Hungarian Liberal Party (MLP)
According to a statement issued by Hungary’s tiny Liberal Party:
“The government majority accepted a law based on Russian practice that goes against both Hungarian and the European legal system. Hungary is not threatened by the NGOs but by the ever-increasing Russian influence that the government of Hungary fails to tackle.”
Party founder and chairman Gábor Fodor stated that the government’s aim is not transparency but the stigmatizing and wrecking of NGOs, and called Prime Minister Viktor Orbán Putin’s “best European apprentice”.
The latest newcomer to Hungary’s democratic opposition did not release an official statement regarding the acceptance of the NGO law, electing instead to publish an article covering the events with the ironic comment “Continue on the Russian road”.
“It is in the government’s interest to maintain a state of war, and for this they need an enemy. It seems that the current enemy are the foreign-funded NGOs,” said Jobbik MP István Szávay on Tuesday before the final vote.
Szávay told the Budapest Beacon that Jobbik generally agrees with the government’s aim to make NGO funding more transparent, but that the adopted bill is only a half-measure, as it does not regulate domestic funding.
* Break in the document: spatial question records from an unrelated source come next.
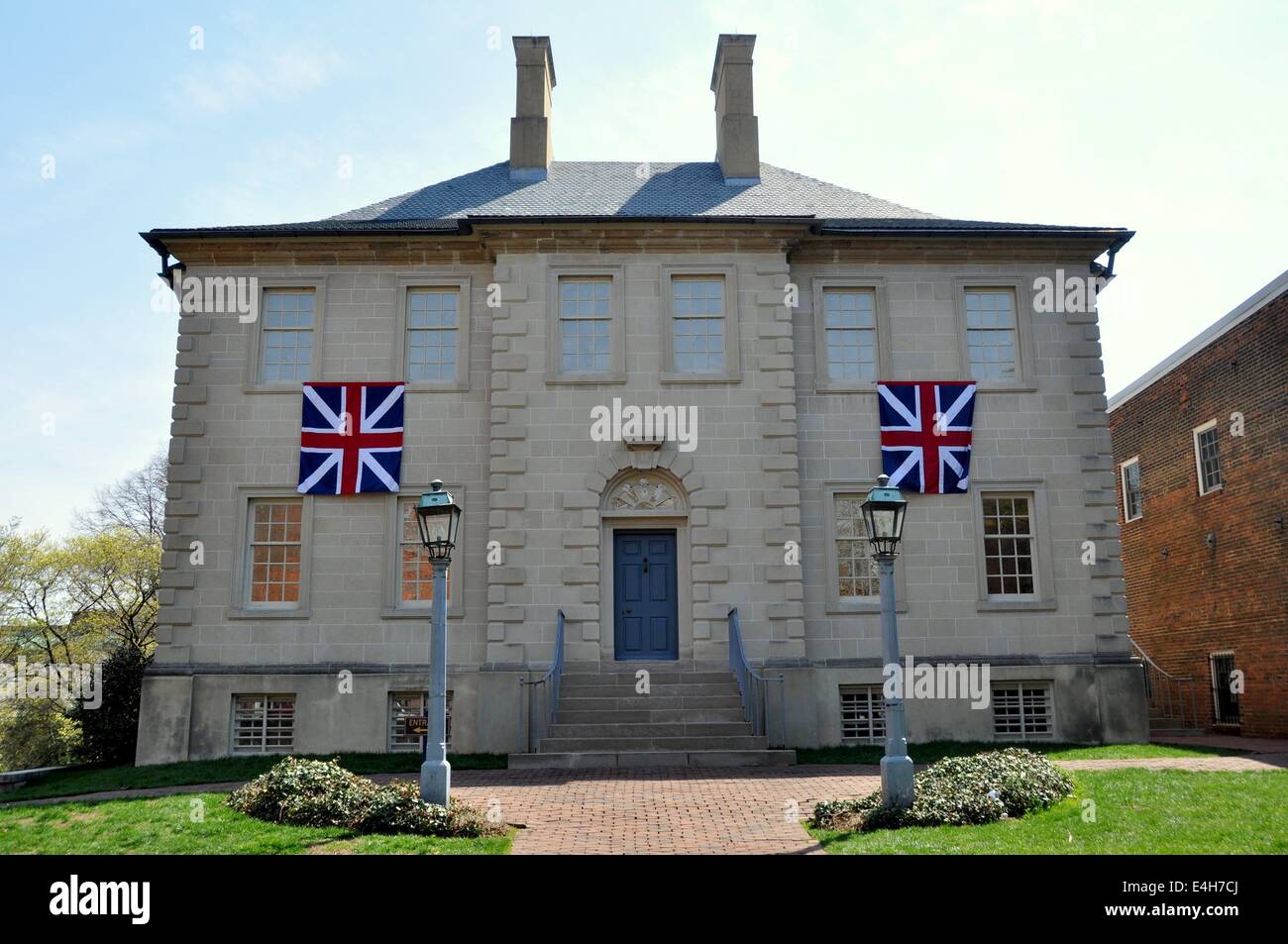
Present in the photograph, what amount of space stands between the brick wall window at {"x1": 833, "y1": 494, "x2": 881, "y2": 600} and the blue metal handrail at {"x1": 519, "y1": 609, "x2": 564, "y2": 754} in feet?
16.5

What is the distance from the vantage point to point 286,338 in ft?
63.1

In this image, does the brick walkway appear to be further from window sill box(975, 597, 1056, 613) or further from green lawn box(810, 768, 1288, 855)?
window sill box(975, 597, 1056, 613)

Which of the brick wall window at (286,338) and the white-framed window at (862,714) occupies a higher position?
the brick wall window at (286,338)

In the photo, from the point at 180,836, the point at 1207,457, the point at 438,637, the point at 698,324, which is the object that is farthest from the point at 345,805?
the point at 1207,457

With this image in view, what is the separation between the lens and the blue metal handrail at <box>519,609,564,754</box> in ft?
52.9

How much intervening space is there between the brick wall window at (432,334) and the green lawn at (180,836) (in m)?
9.06

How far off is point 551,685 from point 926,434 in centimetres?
805

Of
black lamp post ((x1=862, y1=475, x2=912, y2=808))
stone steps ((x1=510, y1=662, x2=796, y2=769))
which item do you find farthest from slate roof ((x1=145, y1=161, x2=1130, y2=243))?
black lamp post ((x1=862, y1=475, x2=912, y2=808))

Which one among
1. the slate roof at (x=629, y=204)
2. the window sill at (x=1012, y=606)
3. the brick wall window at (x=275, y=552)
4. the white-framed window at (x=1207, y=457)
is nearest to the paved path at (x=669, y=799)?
the window sill at (x=1012, y=606)

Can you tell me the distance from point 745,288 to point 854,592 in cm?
581

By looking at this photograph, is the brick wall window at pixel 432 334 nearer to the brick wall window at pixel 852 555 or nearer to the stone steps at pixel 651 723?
the stone steps at pixel 651 723

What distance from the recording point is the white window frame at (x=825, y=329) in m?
19.0
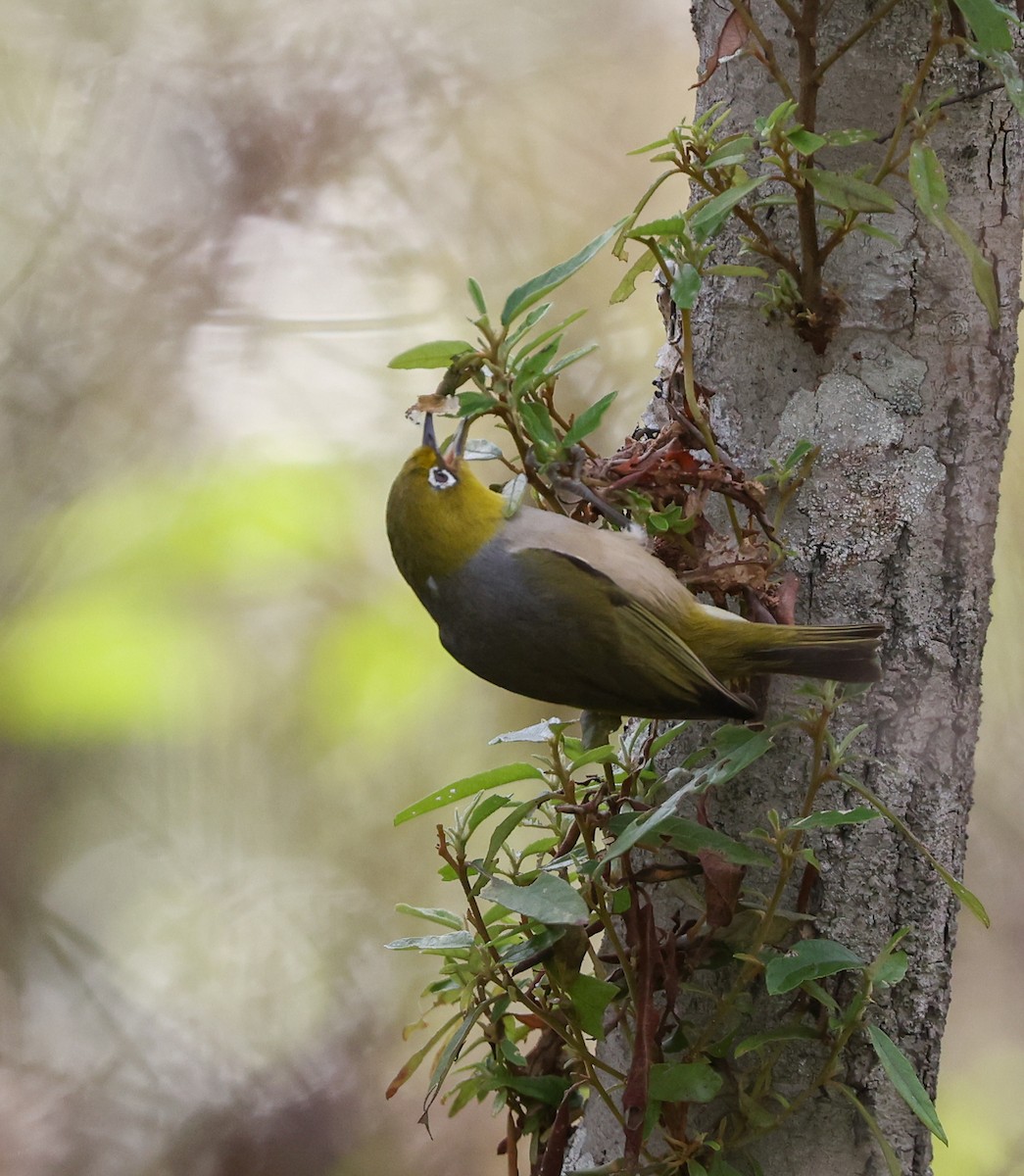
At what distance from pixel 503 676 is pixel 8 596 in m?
1.47

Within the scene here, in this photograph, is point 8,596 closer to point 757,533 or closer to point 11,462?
point 11,462

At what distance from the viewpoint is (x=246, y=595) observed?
8.20ft

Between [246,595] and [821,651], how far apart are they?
161 cm

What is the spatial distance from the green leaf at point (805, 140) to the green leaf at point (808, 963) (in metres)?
0.73

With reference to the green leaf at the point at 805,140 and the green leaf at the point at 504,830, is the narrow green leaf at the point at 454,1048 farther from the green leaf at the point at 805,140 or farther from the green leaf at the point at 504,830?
the green leaf at the point at 805,140

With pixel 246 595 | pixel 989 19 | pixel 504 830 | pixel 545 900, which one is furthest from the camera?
pixel 246 595

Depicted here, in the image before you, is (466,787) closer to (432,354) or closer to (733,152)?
(432,354)

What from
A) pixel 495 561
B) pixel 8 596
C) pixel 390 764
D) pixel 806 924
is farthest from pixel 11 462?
pixel 806 924

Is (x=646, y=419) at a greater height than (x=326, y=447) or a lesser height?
lesser

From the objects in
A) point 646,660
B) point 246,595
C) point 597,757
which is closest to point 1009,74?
point 646,660

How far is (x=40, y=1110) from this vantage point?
2.52 meters

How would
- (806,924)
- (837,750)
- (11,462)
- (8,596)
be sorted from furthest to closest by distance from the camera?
1. (11,462)
2. (8,596)
3. (806,924)
4. (837,750)

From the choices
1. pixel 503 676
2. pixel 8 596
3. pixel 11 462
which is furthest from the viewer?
pixel 11 462

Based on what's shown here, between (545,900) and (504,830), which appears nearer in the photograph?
(545,900)
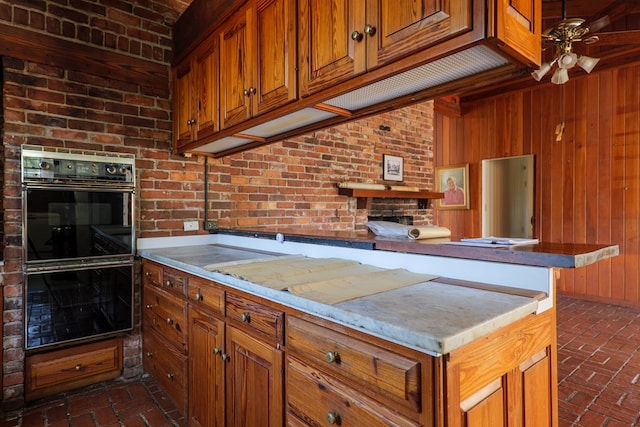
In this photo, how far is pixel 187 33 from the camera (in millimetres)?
2463

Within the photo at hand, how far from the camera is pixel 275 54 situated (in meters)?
1.69

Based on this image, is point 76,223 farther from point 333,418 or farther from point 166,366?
point 333,418

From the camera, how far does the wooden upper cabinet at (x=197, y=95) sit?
220 centimetres

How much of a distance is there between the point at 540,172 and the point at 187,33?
15.7 feet

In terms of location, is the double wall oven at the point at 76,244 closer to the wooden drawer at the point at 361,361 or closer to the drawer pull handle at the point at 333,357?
the wooden drawer at the point at 361,361

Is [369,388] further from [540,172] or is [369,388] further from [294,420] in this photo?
[540,172]

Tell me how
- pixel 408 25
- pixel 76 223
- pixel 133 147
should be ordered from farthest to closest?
pixel 133 147 < pixel 76 223 < pixel 408 25

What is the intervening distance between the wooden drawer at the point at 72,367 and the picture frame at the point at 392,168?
3194mm

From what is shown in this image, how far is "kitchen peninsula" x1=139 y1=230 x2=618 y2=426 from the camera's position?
81 centimetres

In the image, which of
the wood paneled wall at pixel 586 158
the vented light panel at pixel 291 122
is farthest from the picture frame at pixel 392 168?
the vented light panel at pixel 291 122

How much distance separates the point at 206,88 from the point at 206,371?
5.50 ft

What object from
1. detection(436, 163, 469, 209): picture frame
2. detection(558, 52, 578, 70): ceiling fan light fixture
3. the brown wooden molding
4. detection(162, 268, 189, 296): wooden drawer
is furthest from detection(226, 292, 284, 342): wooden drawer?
detection(436, 163, 469, 209): picture frame

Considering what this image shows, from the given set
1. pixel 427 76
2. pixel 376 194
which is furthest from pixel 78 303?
pixel 376 194

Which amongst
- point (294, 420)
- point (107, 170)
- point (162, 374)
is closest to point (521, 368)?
point (294, 420)
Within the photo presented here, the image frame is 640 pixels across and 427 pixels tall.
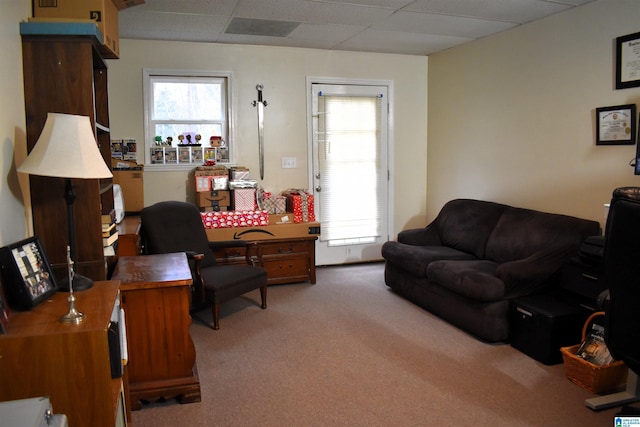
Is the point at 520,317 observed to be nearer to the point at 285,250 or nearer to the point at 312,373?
the point at 312,373

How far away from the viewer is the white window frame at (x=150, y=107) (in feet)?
16.0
He said Jobbik would have voted to adopt the bill had the government majority accepted the two modifications proposed by the radical right-wing party calling for the removal of the exceptions for religious and sports organizations, and the inclusion of domestic funding into the bill. As the government majority rejected the proposals, Jobbik absented itself from the final vote.
Szávay pointed out that the law contains a huge loophole in that any foreigner with a Hungarian bank account can fund Hungarian NGOs without any regulations. “[The Open Society Foundation’s] George Soros could walk into an OTP [National Savings Bank-ed.], open a bank account and give as much money to NGOs to overwhelm the government as he wanted to,” said the Jobbik MP.
“It is our conviction that this law is an immoral proposition of the government. Apart from solely political aims, nothing justifies the adoption of a bill like this. There is no need for a new law, since the current legislation fully guarantees the transparency of the NGOs. The current legislation allows NGOs that receive funding from abroad to be examined,” said independent MP Zsuzsanna Szelényi at a press conference after the vote. “Besides the fact that the law is totally unnecessary, our biggest problem is that it is also stigmatizing, thus revealing the government’s dark intentions.”
Szelényi highlighted that the law includes numerous exceptions, namely religious, sports, political and minority organizations. She pointed out that parts of the law match the text of a similar Russian legislation word for word. Szelényi concluded her remarks by saying that “in a European Hungary this law is totally intolerable.”
Movement for a Modern Hungary (MoMa)
Hungary’s small, conservative liberal party openly sided with those Hungarian civil organizations that announced their intention to boycott the NGO law shortly after its adoption. In a statement put out by the party founder and chairman, former finance minister and MEP Lajos Bokros, MoMa condemned the “Fidesz mafia’s latest ignoble attack on the independent and free social organizations that are fighting a brave struggle for the maintenance of Hungary’s operability, and that untiringly serve to better the everyday life of a society more and more divided by the evil government.”